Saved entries
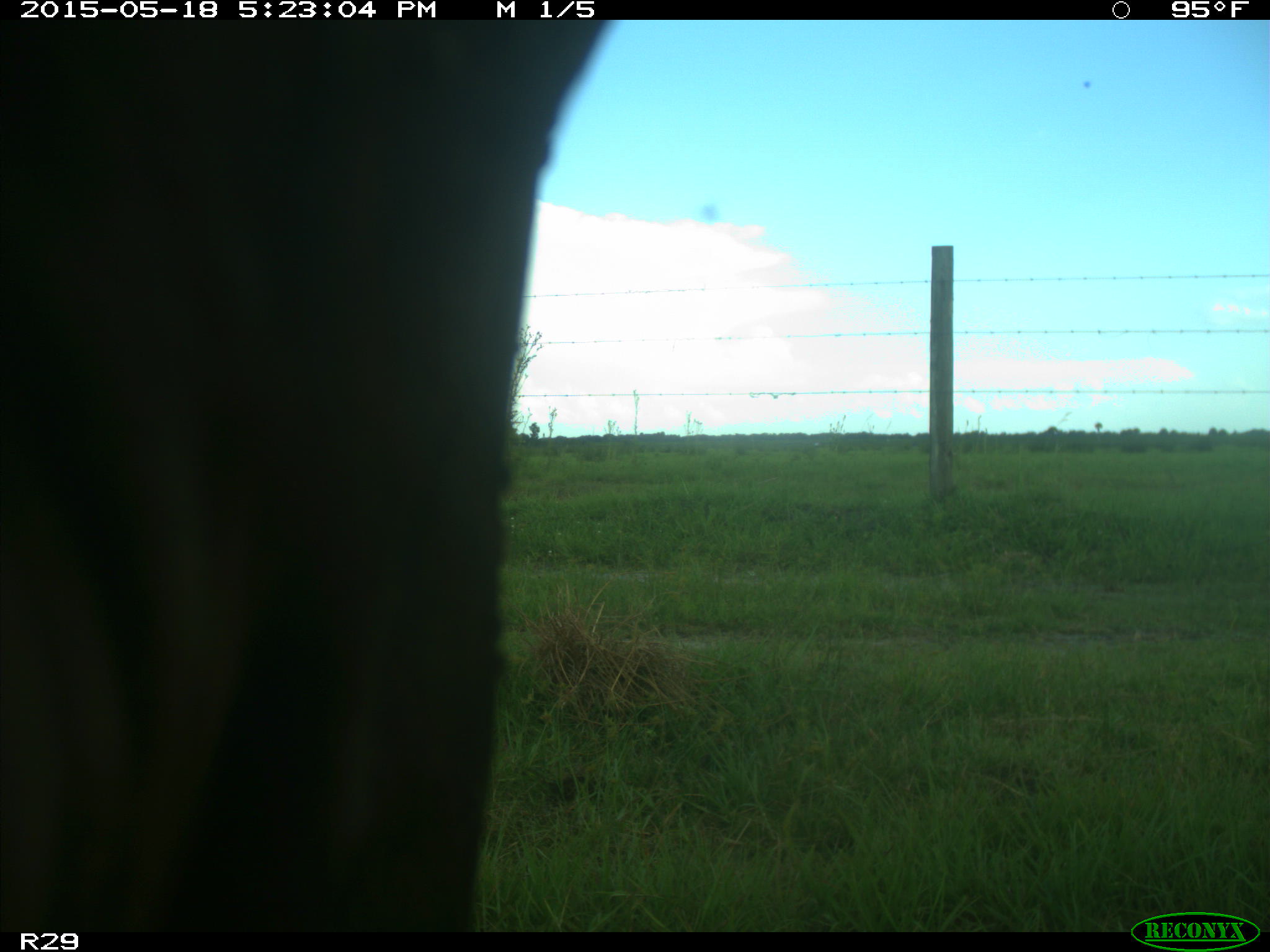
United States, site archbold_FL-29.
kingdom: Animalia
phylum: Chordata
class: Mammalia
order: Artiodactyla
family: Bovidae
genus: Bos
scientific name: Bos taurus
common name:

■ **Your goal**: The entries should be reproduced word for word, pictures omitted.

■ **Answer to this exercise**:
United States, site archbold_FL-29.
kingdom: Animalia
phylum: Chordata
class: Mammalia
order: Artiodactyla
family: Bovidae
genus: Bos
scientific name: Bos taurus
common name:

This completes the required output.